Goldman adapted his play to the screen and won 1 of 3 Oscars for the film
Katharine Hepburn won an Oscar for Best Actress as Eleanor of Aquitaine. James Goldman won an Oscar for adapting his own play. John Barry‘s score won for Best Score. It’s 1182 and King Henry II (Peter O’Toole) is the scene-chewing roaring lion passionately defending his kingdom while three sons vie for the crown and a sour wife is his greatest adversary. Ultimately, it’s a love story between a husband and wife whose bitter disappointments in each other flail out to those around them. Their manipulations tarnish the relationships between their three sons. Betrayal is the prominent theme. My heart goes out to son number one, Richard, played to perfection by Anthony Hopkins and Alais, the pretty pawn by Jane Merrow.
As a conversation starter, I focused on the CINEMATOGRAPHY by Douglas Slocombe (Indiana Jones, Kind Hearts and Coronets, The Great Gatsby, Never Say Never Again). It helps when you film at the gorgeous locale of Wales and England. The sweeping battle scene on the beach was impressive with black horses and sardonic son number 2 (John Castle) looking on. Even in winter with barren trees and frosty glens and a cold castle, the wide angles were beautiful. However, I think his use of close-ups provide a balanced contrast and interesting angles. For example, I liked Eleanor at her dressing table having a monologue in a mirror. The turn of a skeleton key in the dungeon door. The shocked face of Richard behind the curtain as he learns his lover has betrayed him. The face of King Henry on his knees out on the ramparts and the camera pulls away from his face as he looks up to the stars. Did you like the cinematography? How about that pulling back technique Slocombe employs? Did you find it distracting?
Please welcome KATE LOVETON who has a great blog and where she shows off her creative writing talents. This was her idea to form a film club where we could discuss with one another a topic and a film. Kate focused on the DIALOGUE, a huge part of the success of the film:

What a pleasure it was to watch this intelligent film once again.
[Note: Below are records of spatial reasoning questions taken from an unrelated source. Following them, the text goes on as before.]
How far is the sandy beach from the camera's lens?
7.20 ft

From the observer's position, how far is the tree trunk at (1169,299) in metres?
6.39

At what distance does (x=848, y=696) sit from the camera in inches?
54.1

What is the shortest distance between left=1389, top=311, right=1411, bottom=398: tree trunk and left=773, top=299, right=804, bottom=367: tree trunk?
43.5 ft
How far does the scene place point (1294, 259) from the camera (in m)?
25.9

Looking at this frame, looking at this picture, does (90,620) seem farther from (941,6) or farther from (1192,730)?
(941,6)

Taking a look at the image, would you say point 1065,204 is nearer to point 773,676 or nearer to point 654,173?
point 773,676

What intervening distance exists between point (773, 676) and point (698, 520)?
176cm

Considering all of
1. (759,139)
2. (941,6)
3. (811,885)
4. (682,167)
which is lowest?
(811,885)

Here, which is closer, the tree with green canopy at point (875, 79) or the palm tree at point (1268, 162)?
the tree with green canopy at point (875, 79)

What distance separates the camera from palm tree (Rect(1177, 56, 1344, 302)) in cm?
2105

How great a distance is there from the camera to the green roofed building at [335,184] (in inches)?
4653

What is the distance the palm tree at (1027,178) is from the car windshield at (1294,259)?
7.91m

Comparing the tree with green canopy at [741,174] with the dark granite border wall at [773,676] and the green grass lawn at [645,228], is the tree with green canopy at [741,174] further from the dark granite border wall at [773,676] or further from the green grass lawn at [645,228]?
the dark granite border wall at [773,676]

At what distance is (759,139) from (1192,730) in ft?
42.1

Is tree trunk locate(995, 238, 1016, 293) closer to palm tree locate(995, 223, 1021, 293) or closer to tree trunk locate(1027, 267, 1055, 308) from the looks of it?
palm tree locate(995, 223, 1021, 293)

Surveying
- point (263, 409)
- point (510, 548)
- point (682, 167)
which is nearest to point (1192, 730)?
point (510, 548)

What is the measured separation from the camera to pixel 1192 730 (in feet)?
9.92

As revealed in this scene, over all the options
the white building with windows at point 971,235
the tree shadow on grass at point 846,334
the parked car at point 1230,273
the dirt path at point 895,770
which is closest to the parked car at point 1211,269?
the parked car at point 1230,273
There is so much to like about “The Lion in Winter,” and many aspects worthy of discussion: staging, costuming, the score. Best of all is the excellent acting and crisp, often biting dialogue. It is by turns witty, wise, searing and venomous.
Henry II and Eleanor, once lovers, are now old-age combatants; rather than swords, their weapon of choice is the tongue – and each employs it well. When asked by his mistress how his wife is, Henry (who has kept Eleanor locked away in a nunnery for ten years) responds corrosively, “Decaying, I hope.”
Ah, but Eleanor gives as good as she gets. She tells Henry’s mistress, “Henry’s bed is his province. He can people it with sheep for all I care. Which, on occasion, he has done.” Ouch!
Confronted with the treachery and sodomy of her offspring, Eleanor, a master of understatement, dryly remarks, “What family doesn’t have its ups and downs?”
I think my favorite line was uttered by Henry after he’d locked his conniving sons up in the wine cellar. (Henry apparently has a talent for locking up family members). His mistress asks where Henry’s sons are. “The royal boys are aging with the royal port,” he replies.
If Henry and Eleanor are masters of waspish dialogue, their sons are masters of deception and murderous intent toward one another. When one of her sons pulls a knife on the other, the would-be victim whines that his brother was carrying a knife. The wearied Eleanor remarks, “Of course he has knife, he always has a knife, we all have knives! It’s 1183 and we’re barbarians!”
Just so… and now it is 2015, and we are still barbarians.
Katharine Hepburn and Peter O’Toole employ just the right shadings of tone to convey sarcasm, anguish, fear… and the underpinnings of sexuality. Hepburn’s Eleanor is a dangerous woman… and yet beneath the vinegar and venom, one gets the impression that she still burns for Henry. Her lust no longer physical, it plays itself out in verbal jousting. Her love is a deadly thing. Hepburn makes us pity and admire her indomitable Eleanor, even when we most dislike her.
And Henry? O’Toole does a masterful job. It was a revelation to me to see O’Toole as the expansive, bellowing, manipulative Henry. He chewed up the scenery… yet he never made Henry a clown. When Henry realizes just how estranged his boys are from him, he stumbles away and cries out, “I’ve lost my boys.” In that moment, my heart went out to him. He never really had them to begin with.
Now it’s your turn. What did you think of the dialogue and cinematography?